Yume sentit son cœur battre follement dans sa poitrine, jusqu'à remonter dans ses tempes. Une avalanche d'émotions le submergea aussitôt, mais il fut pourtant incapable de les laisser s'exprimer. Doutes. Joie. Peur. Réconfort. Et sans doute plein d'autres encore... En état de choc complet, le jeune homme ne trouva quoi répliquer. Tout ce qu'il parvint à faire fut d'agrandir ses yeux à la fois de surprise et d'incompréhension.

Maintenant, il comprenait. Il saisissait mieux pourquoi cette femme était son portrait craché. Il s'agissait de sa mère. Sa véritable mère, celle qu'il n'avait jamais eu la chance de rencontrer. Celle dont la présence lui manquait chaque seconde. Celle qui n'avait jamais été là pour veiller sur lui, pour le guider, pour le réconforter... Car sa présence lui avait été si injustement arrachée.

Yume savait. Sa mère avait été assassinée. Les gouvernantes de l'orphelinat le lui avaient dit, le jour où elles avaient enfin estimé qu'il était parfaitement en âge de comprendre ce genre de choses bien trop traumatisantes. Ce que le jeune homme ignorait, c'était pourquoi. Qui avait bien pu commettre un acte aussi horrible ? Sa famille avait-elle des problèmes avec quelques tierces personnes ? L'Épéiste n'en saurait peut-être jamais rien. Et rien ne pouvait lui serrer davantage la poitrine à cette idée.
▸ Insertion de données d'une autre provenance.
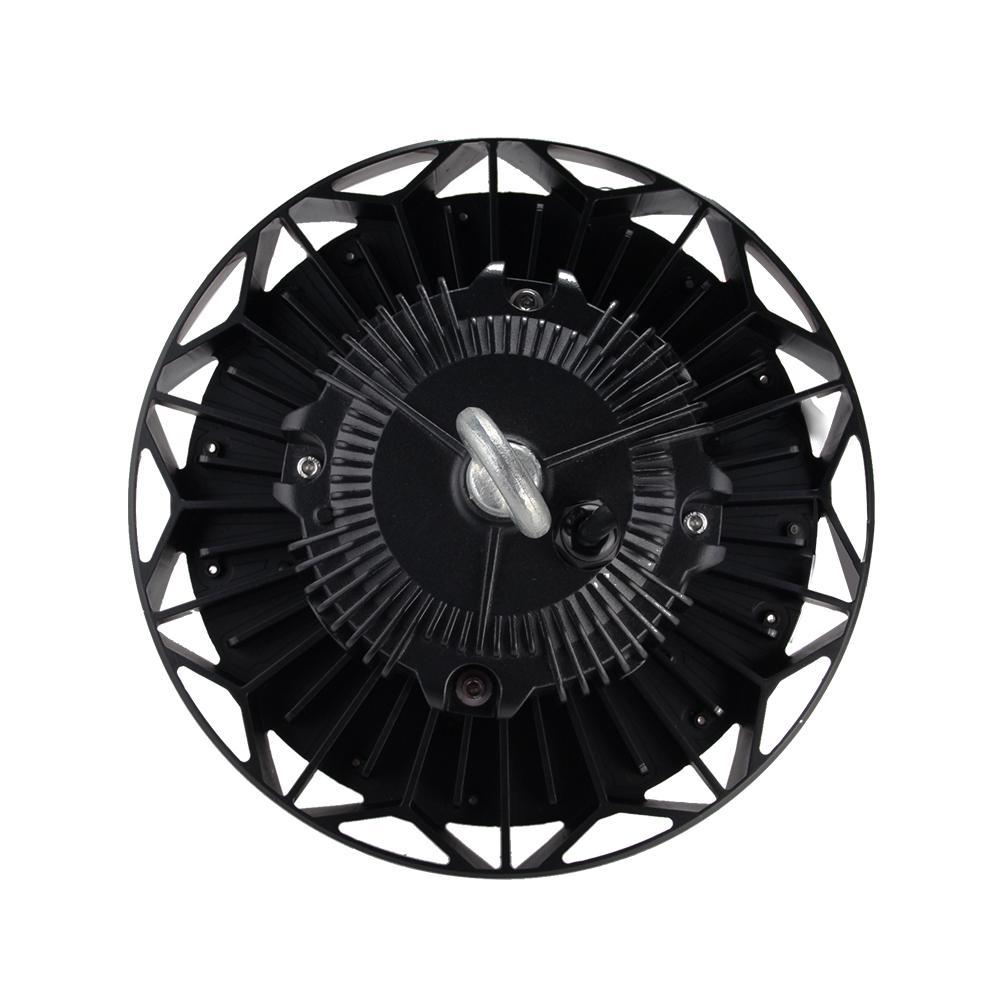 Industrial high quality factory price ip66 waterproof 100w 150w 200w ufo highbay 3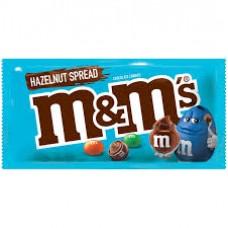 M and M Hazelnut Spread Chocolate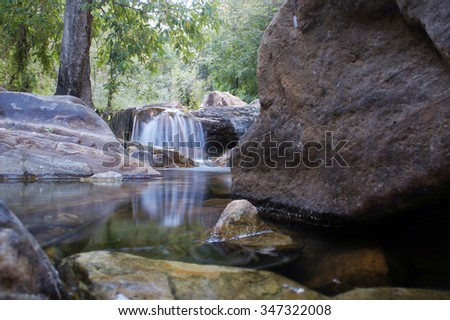 In the East Kimberley, random walk in the forest will take you to isolated water falls, peaceful stream amongst rock boulders.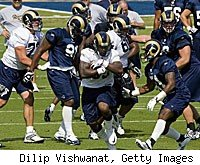 Steven Jackson St. Louis Rams camp physical intense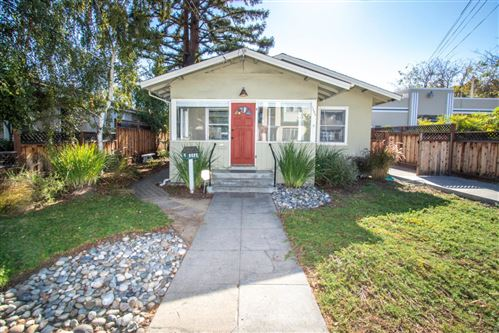 Photo of 1390 Magnolia AVE, SAN JOSE, CA 95126 (MLS # ML81818266)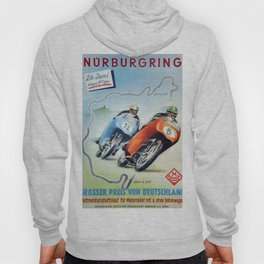 Nurburgring German Motorcycle Road Race Vintage Poster, Circa 1955 Hoody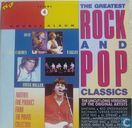 The Greatest Rock And Pop Classics - The Private Collection Vol. 4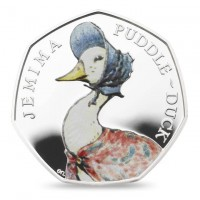 Jemima Puddleduck Royal Mint Proof Silver Coin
Les larmes aux yeux, Yume grinçait des dents. Il aurait souhaité pouvoir se lever. Se jeter dans les bras de cette femme qui lui adressait son plus beau sourire. Le sourire d'une mère aimante. Tout ce qu'il put faire, ce fut la dévisager en silence. Avec émotion. Avec émerveillement. Et serrer si fortement les poings à s'en faire blanchir les phalanges.

Mais pourquoi ? Pourquoi la Déesse lui montrait-elle l'apparence de sa mère, celle dont lui-même ne se souvenait même plus ? Qu'essayait-elle de lui exposer ? Qu'essayait-elle de lui dire ? Qu'essayait-elle de lui faire comprendre ? La petite Déité essayait-elle simplement de lui procurer un test ? Examinait-elle sa capacité à rester de marbre face à un membre de sa famille disparue à jamais ? Dans ce cas... Yume pouvait affirmer qu'il avait échoué dans son épreuve.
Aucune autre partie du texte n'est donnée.